— WORK ORDER —
Transcribe the passage on muscle dysmorphia word for word, beginning at the words "A GUIDE TO DOWNSIZING" and stopping after the words "of obsessive thoughts.".

── TEXT PROVIDED ──

If your response to this onslaught is to become fixated on training and diet to the point where you develop MD, does that make you an outlier? Or are you actually an overconformist? “What we label as pathological can be seen as a rational response to an irrational situation,” says Underwood. MD sufferers need psychological treatment, she adds, but don’t kid yourself they’re freaks while the rest of us are fine. “We can’t just treat the tip of the iceberg, which is what we’re doing now,” she says. “We don’t consider how we, as a society, create an environment that is ripe for MD. We put it all on the individual.”
Social media is upping the pressure on men to muscle up. Your Instagram feed is a 24/7 invitation to compare your body to others’. “It’s an endless carousel of images that can and often will be curated such that you come out on the negative end,” says Griffiths. “Most adults can rationalise this stuff and understand they don’t have to look this way, but that’s prefrontal-cortex work and not a skill people are born with. Boys now are growing up in this space without the brain development to discern and resist.”
A GUIDE TO DOWNSIZING
Tired of living in his own tormented head, Mitch finally put himself in front of atherapist, who delivered the MD verdict. He remembers being comforted to hear there was a label for how he’d been feeling: “I actually started crying a bit and thanked her.”
Diagnosis, of course, isn’t the finish line. “Clinicians tasked with treating a client with muscle dysmorphia may feel overwhelmed by the complexity of the disorder and stymied by the paucity of clinical advice available to them,” says Griffiths. In Mitch’s case, treatment was cognitive behavioural therapy backed by SSRI antidepressants, which can slow the stampede of obsessive thoughts.
Over a period of months Mitch’s therapist tried to unpick his conceptions of what it meant to be a man, as well as his fears about what would happen were he to back off on his training and shed some of his muscle. Gradually, Mitch says, he came to realise that his raison d’etre amounted to more than chiselling his body into a certain shape.
But is he cured? “I don’t know this ever leaves you completely,” says Mitch. “I’m not obsessed with being big anymore, but I can still feel guilty if I don’t touch a barbell for a week or I eat junk. I still don’t like taking my shirt off in public unless I know I’m in good shape, which is never.”
In a way, he says, just growing up and taking on new responsibilities helped sort him out. “My fiancée handles me exactly right. When I start acting crazy she just makes a joke of it. These days I can see the funny side, too.” He can even laugh about getting in the grill of his cat that time. “I actually apologised to him for that.”

───
── EXCERPTED RECORDS ──

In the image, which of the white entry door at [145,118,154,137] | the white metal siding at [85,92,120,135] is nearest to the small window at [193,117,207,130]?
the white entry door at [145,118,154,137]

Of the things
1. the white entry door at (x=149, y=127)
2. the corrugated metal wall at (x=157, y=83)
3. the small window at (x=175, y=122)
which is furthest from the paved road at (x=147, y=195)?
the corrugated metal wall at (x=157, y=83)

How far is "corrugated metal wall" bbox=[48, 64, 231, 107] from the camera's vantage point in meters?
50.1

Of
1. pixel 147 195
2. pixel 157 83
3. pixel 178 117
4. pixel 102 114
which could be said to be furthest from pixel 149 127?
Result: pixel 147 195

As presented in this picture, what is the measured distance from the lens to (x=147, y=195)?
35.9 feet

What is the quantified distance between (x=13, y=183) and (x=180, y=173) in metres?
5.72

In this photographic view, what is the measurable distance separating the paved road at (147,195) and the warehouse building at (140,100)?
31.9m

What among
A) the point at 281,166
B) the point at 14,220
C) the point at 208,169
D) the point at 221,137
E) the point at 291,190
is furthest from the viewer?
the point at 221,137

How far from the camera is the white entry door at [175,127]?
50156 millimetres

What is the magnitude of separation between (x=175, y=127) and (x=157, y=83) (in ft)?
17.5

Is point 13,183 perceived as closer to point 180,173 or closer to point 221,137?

───

— WRITTEN REPLY —
A GUIDE TO DOWNSIZING
Tired of living in his own tormented head, Mitch finally put himself in front of atherapist, who delivered the MD verdict. He remembers being comforted to hear there was a label for how he’d been feeling: “I actually started crying a bit and thanked her.”
Diagnosis, of course, isn’t the finish line. “Clinicians tasked with treating a client with muscle dysmorphia may feel overwhelmed by the complexity of the disorder and stymied by the paucity of clinical advice available to them,” says Griffiths. In Mitch’s case, treatment was cognitive behavioural therapy backed by SSRI antidepressants, which can slow the stampede of obsessive thoughts.